TASKS FOR THIS EXERCISE:
(a) Summarize the paper summary on subnetwork dynamics in biochemical systems in two sentences.
(b) Extend the paper summary on subnetwork dynamics in biochemical systems past its last line.
--- TEXT FOR ANALYSIS Enclosed Below ---
Statistical physics approaches to subnetwork dynamics in biochemical systems

TL;DR

This paper introduces a Gaussian variational approximation method for reducing large biochemical network models to focus on a subnetwork, capturing effects of the larger system including memory and noise, with improved accuracy and efficiency.

Contribution

It develops a novel model reduction technique incorporating memory and noise effects, applicable to stochastic biochemical networks, and demonstrates its effectiveness on a real signaling pathway.

Findings

The method accurately predicts subnetwork dynamics with memory and noise effects.

It is computationally more efficient than existing projection methods.

Application to EGFR pathway shows improved prediction accuracy.
--- End of Enclosed TEXT FOR ANALYSIS ---
--- PROVIDED DATA Enclosed Below ---
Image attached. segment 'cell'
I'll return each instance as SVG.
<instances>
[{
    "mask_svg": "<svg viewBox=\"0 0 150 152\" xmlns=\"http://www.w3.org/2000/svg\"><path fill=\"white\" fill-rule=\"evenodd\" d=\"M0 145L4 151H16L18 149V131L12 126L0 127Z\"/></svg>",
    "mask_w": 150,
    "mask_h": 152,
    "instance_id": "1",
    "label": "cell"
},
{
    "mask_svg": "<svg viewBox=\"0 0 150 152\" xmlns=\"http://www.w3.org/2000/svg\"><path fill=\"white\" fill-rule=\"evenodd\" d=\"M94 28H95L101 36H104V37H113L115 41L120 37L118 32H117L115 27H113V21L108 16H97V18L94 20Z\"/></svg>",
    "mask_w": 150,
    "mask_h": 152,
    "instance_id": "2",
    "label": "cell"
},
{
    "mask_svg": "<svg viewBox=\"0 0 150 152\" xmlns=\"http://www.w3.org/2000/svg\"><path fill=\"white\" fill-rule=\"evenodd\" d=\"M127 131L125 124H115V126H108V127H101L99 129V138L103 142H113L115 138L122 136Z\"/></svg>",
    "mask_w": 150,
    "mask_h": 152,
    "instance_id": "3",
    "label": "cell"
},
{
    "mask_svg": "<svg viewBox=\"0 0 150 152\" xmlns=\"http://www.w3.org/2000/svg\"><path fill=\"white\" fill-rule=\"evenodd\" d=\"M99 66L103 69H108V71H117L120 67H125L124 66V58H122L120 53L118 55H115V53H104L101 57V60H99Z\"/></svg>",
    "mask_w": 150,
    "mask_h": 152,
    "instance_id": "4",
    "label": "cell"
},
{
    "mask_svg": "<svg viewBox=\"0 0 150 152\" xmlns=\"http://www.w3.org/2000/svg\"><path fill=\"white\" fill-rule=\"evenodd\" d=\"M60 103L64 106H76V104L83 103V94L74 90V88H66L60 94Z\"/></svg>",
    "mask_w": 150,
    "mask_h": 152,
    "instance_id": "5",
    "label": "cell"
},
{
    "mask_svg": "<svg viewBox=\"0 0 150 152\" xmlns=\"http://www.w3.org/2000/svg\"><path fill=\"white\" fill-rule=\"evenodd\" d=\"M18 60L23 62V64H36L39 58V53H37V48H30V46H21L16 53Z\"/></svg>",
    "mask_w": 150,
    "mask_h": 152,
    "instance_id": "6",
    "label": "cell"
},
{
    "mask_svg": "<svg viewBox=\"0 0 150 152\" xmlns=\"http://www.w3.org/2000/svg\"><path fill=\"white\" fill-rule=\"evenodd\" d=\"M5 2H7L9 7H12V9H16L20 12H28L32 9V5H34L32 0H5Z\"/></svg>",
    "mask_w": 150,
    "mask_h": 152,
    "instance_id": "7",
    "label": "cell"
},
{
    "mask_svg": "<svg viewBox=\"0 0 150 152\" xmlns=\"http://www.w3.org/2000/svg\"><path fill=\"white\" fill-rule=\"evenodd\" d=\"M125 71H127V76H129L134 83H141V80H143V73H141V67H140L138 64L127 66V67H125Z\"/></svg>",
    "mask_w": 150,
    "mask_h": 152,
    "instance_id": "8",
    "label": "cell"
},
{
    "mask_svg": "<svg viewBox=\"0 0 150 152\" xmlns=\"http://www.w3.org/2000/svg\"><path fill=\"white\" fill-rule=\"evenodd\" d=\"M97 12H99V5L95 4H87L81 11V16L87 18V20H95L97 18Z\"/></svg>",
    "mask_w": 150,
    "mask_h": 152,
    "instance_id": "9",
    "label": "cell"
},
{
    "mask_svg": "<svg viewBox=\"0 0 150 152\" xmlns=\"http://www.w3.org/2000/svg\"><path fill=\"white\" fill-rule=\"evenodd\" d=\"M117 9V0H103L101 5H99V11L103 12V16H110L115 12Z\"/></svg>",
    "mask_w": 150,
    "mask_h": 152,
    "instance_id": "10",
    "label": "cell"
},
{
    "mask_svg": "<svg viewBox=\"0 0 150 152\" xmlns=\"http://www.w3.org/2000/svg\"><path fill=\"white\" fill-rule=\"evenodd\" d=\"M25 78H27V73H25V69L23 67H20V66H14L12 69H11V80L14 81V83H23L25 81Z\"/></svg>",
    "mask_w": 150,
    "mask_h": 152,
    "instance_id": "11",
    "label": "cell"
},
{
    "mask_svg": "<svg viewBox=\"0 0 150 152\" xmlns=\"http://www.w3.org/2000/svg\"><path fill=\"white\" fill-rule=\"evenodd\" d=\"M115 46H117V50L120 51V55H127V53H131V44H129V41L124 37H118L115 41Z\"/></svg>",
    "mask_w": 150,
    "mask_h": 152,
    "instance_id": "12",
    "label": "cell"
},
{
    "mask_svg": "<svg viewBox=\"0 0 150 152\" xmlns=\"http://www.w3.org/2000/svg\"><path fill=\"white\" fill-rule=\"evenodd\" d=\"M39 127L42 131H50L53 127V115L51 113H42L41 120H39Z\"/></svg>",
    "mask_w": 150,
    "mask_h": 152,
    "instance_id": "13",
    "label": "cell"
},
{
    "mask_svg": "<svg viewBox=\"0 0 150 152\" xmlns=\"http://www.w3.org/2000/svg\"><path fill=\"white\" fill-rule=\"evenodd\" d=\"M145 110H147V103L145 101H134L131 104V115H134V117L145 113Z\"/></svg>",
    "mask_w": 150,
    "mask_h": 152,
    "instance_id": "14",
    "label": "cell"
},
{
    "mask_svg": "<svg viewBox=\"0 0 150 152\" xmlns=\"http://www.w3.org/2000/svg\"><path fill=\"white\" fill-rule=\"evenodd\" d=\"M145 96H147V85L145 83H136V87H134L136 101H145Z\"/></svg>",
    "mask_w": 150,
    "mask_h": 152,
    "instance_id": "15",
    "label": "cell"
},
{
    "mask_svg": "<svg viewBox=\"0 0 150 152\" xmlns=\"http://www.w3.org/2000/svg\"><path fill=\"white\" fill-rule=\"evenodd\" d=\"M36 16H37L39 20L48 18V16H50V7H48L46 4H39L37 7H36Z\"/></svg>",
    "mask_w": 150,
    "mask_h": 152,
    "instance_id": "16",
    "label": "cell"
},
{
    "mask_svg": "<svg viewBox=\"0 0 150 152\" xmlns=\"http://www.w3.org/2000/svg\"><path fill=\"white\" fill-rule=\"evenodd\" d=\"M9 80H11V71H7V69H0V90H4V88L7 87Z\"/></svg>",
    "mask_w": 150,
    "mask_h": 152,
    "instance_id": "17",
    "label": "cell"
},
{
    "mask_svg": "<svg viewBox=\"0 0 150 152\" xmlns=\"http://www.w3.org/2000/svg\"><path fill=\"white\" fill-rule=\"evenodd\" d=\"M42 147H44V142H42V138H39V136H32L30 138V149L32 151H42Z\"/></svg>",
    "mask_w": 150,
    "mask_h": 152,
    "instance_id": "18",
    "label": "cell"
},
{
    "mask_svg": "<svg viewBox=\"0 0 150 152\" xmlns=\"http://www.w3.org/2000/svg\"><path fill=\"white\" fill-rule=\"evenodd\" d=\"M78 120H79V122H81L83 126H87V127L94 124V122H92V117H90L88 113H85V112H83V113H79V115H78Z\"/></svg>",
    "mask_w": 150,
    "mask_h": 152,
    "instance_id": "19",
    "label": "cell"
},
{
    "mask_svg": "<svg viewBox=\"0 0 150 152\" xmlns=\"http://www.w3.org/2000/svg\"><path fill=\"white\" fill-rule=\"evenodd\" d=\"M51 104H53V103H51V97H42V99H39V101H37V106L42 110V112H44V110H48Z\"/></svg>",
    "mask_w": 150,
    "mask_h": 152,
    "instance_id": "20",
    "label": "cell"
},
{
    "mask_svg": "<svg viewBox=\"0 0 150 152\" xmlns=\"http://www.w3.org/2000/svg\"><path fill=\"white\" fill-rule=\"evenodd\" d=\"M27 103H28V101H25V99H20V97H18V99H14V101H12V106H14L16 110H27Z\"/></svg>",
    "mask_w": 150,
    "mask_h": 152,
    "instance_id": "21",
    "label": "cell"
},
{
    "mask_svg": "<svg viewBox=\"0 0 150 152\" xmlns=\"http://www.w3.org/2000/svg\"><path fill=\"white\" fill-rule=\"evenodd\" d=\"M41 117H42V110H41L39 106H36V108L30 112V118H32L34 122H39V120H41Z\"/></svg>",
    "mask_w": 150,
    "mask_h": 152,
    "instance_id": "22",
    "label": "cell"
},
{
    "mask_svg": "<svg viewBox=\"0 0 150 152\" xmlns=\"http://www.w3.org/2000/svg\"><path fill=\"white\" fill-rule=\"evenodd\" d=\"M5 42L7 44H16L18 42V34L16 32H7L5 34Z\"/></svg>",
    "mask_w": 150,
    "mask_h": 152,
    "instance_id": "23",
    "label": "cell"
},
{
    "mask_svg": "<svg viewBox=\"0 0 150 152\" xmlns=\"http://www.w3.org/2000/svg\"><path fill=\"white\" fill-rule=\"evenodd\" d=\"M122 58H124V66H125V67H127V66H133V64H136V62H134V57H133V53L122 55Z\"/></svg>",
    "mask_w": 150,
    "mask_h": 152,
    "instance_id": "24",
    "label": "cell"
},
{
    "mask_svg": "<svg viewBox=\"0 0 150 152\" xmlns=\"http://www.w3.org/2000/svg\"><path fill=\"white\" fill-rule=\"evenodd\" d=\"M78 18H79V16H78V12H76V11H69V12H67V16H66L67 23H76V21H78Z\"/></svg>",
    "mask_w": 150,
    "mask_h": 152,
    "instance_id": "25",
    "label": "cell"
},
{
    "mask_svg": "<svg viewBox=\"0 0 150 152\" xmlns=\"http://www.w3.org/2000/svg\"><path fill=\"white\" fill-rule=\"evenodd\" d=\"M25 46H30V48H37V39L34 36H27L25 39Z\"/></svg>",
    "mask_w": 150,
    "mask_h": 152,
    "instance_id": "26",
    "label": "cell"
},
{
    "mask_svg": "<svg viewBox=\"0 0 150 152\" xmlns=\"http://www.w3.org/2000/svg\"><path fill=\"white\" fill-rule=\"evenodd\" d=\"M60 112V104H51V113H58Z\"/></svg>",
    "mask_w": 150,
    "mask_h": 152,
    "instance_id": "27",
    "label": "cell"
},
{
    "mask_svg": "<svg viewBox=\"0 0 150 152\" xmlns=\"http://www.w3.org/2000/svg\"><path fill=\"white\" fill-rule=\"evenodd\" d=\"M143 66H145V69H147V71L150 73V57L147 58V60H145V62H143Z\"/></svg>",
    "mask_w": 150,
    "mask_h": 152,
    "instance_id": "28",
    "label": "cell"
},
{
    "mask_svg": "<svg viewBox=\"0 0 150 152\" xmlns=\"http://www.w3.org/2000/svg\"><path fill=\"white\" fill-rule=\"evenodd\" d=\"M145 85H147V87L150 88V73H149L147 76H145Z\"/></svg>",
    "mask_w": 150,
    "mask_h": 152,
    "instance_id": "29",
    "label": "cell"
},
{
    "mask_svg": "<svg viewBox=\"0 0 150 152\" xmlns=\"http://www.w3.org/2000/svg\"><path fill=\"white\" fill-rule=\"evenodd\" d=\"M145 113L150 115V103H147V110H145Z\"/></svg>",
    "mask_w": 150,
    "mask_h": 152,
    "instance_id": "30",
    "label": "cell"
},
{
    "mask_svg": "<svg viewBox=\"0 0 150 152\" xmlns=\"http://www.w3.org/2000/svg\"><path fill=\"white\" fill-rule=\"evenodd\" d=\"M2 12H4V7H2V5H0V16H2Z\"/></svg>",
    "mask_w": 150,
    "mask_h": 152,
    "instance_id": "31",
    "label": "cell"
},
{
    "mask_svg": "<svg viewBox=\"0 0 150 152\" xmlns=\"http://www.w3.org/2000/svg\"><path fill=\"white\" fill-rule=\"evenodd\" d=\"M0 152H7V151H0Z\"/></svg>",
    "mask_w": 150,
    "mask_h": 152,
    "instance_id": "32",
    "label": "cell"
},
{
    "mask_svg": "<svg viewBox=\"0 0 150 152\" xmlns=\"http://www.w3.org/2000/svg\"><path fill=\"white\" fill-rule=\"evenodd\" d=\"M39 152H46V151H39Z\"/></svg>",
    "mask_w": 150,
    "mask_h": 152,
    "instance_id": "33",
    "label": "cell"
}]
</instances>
--- End of Enclosed PROVIDED DATA ---
ANSWERS BY ITEM:
(a) The paper presents a Gaussian variational approximation that reduces large biochemical network models to a chosen subnetwork while capturing the larger system's effects, including memory and noise. The method predicts subnetwork dynamics accurately, runs more efficiently than existing projection methods, and improves prediction accuracy when applied to the EGFR pathway.

(b)
Abstract

We apply a Gaussian variational approximation to model reduction in large biochemical networks of unary and binary reactions. We focus on a small subset of variables (subnetwork) of interest, e.g. because they are accessible experimentally, embedded in a larger network (bulk). The key goal is to write dynamical equations reduced to the subnetwork but still retaining the effects of the bulk. As a result, the subnetwork-reduced dynamics contains a memory term and an extrinsic noise term with non-trivial temporal correlations. We first derive expressions for this memory and noise in the linearized (Gaussian) dynamics and then use a perturbative power expansion to obtain first order nonlinear corrections. For the case of vanishing intrinsic noise, our description is explicitly shown to be equivalent to projection methods up to quadratic terms, but it is applicable also in the presence of stochastic fluctuations in the original dynamics. An example from the Epidermal Growth Factor Receptor (EGFR) signalling pathway is provided to probe the increased prediction accuracy and computational efficiency of our method.